BYE BUY BY GEORGE PICKENS
- Newbear Lesniewski

- May 19, 2025
- 3 min read
BYE GEORGE! That’s the appropriate headline from the 412.
Pack your bags, chunk the deuces, don’t let the compensatory third rounder Pittsburgh would’ve received anyway for letting you walk after the 2025 NFL season get stuck in your cleats on the way to playing Robin next to CeeDee Lamb’s All-Pro Batman in the slot.
@PickensBurgh may have won Twitter/X as both the trade news and the wondrous account’s reason for being broke.

(AP Photo/Jeff Dean)
In the ensuing weeks, nearly every big-name veteran free agent wide receiver has been linked as a potential replacement opposite Pittsburgh’s new $132 million dollar man, DK Metcalf. Ben Roethlisberger made headlines with the type of leading-question-as-quasi-team-leak—“Was he a bigger headache than we knew?”—that Steelers insider Mark Kaboly ostensibly answered, reporting that enough of “the right people” in the Steelers locker room were done with Pickens. The team even upped the ante for clicks and grins, with rumors swirling around their blockbuster interest in Chris Olave.
Pickens, for his part, denied the Mother’s Day Instagram missile that AI must have fired while he was leaving on a jet plane.
BUY GEORGE? That’s the aggregate subplot from changing zip codes.
Paired with a penchant for bullying college cornerbacks that foreshadowed his flagrant on-field antics as a pro, a spring ball ACL injury that Pickens channeled Wolverine’s healing factor to return from and help spark a National Championship victory as a junior at Georgia created a pair of red flags that pushed him to the second round of the NFL draft.
Leading up to the May 7th trade, the prospect of playing out the fourth and final year of his rookie contract in true prove-it-or-lose-that-extension fashion left both local Pittsburgh and national media experts scrambling to toe tap around a potential Pickens hold-in or hold-out that somehow loomed larger than Aaron Rodgers actively holding the team hostage until the ayahuasca wears off. The topline tension was magnified not just by the recent guarantees made to Metcalf, but by the Steelers very public courtship of Brandon Aiyuk one offseason ago.
The Cowboys are planning to let Pickens play for his future—begging questions about whether a coveted third-round pick is worth the price of a caution-taped one-year rental—and the player’s camp has stated that Pickens prefers to show that he’s a top wide receiver before negotiating. With Dak Prescott entrenched as the star among stars, the smart money should be on Pickens thriving in an environment where the most notable game of musical chairs is locker room assignments instead of over-drafted, first-round-bust signal callers that plagued his awe-inspiring yet awe-WTAF-man peaks and valleys in the Steel City.
Dallas, for their part, believes the opportunity to find Lamb’s running mate for the next half-decade is worth the gamble.

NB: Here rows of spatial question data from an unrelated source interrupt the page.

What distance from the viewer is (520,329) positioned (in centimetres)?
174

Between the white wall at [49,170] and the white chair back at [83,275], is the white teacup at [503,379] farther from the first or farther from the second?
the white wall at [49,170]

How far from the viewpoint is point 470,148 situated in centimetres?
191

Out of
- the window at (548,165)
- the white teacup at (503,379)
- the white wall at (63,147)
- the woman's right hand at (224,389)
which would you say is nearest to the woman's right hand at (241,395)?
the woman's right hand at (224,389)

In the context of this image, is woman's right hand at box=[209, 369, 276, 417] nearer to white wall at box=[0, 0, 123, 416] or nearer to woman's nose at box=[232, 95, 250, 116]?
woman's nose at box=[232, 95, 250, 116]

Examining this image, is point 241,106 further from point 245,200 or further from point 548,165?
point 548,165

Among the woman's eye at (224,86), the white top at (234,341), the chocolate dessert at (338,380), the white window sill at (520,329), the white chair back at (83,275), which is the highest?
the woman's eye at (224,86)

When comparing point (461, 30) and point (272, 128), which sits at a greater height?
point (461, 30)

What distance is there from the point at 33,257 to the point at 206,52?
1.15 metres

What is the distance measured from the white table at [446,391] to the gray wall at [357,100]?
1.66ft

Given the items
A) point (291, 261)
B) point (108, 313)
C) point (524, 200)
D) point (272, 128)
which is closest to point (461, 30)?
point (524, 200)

BY GEORGE. That’s the minced oath used to express surprise, excitement, and/or emphasize the moment in a less-offensive manner than a full oath or curse word.
Never one to mince words, Pickens affirmed during last year’s exit interviews that he had seen signs of growth with the Pittsburgh offense “for sure” from his first season in black and gold when the Steelers were trotting out a glorified high school offense on Sundays under offensive coordinator Matt Canada.

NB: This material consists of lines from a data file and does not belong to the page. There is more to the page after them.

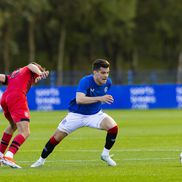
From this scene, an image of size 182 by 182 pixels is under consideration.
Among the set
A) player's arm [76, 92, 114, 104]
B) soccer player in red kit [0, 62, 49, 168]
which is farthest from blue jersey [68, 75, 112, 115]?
soccer player in red kit [0, 62, 49, 168]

The follow up question came faster than the 4.47 40 Pickens blazed at the NFL combine:
Does that make you optimistic going forward?
“Uh, nah.”
Pittsburgh’s collective sigh of relief actually arrives from—for the first time—knowing exactly where George Pickens is going to be. Gone are the routes he alternately freelanced and dogged, the yellow flags and fines he notoriously earned, the arrival times he reportedly ignored.
Dallas is banking on the flashes in between.

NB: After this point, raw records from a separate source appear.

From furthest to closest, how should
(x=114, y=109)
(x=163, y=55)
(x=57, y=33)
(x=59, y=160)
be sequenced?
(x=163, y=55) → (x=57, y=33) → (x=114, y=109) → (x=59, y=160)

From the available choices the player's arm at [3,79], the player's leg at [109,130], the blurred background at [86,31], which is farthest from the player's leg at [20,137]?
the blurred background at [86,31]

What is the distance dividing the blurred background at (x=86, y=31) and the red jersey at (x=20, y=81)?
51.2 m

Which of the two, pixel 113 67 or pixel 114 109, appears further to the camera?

As George Pickens trades Mitchell Trubisky, Kenny Pickett, and Justin Fields in for Dak Prescott, he can strut to game-breaking stat lines like 4-195-2 and 7-131 in must-win games when Mason Rudolph was spinning with the 2023 season on the line.
BY, GEORGE. Open bleeping always.
Pickens was fined twice in 2024’s Week 5 showdown between the storied franchises—once for the f-bomb scribbled across the bridge of his nose, once for the DB’s facemask he ragdolled after catching just three balls as the clock ticked down on another excruciating loss.
In 2025 with the Cowboys, Pickens starts his second life.
More than a change of scenery, more than having a QB only one season removed from a 2nd Team All-Pro nod, Pickens is no longer WR1. The irony? That may be exactly what he needs to play like one.
In addition to the aforementioned contract talks apparently tabled for now regarding Pickens, Dallas has extensions to explore with Micah Parsons, DaRon Bland, and Jake Ferguson—and there is only one franchise tag.
When it comes to dollars and sense, Pickens has put himself in position to become a problem…for all the right reasons.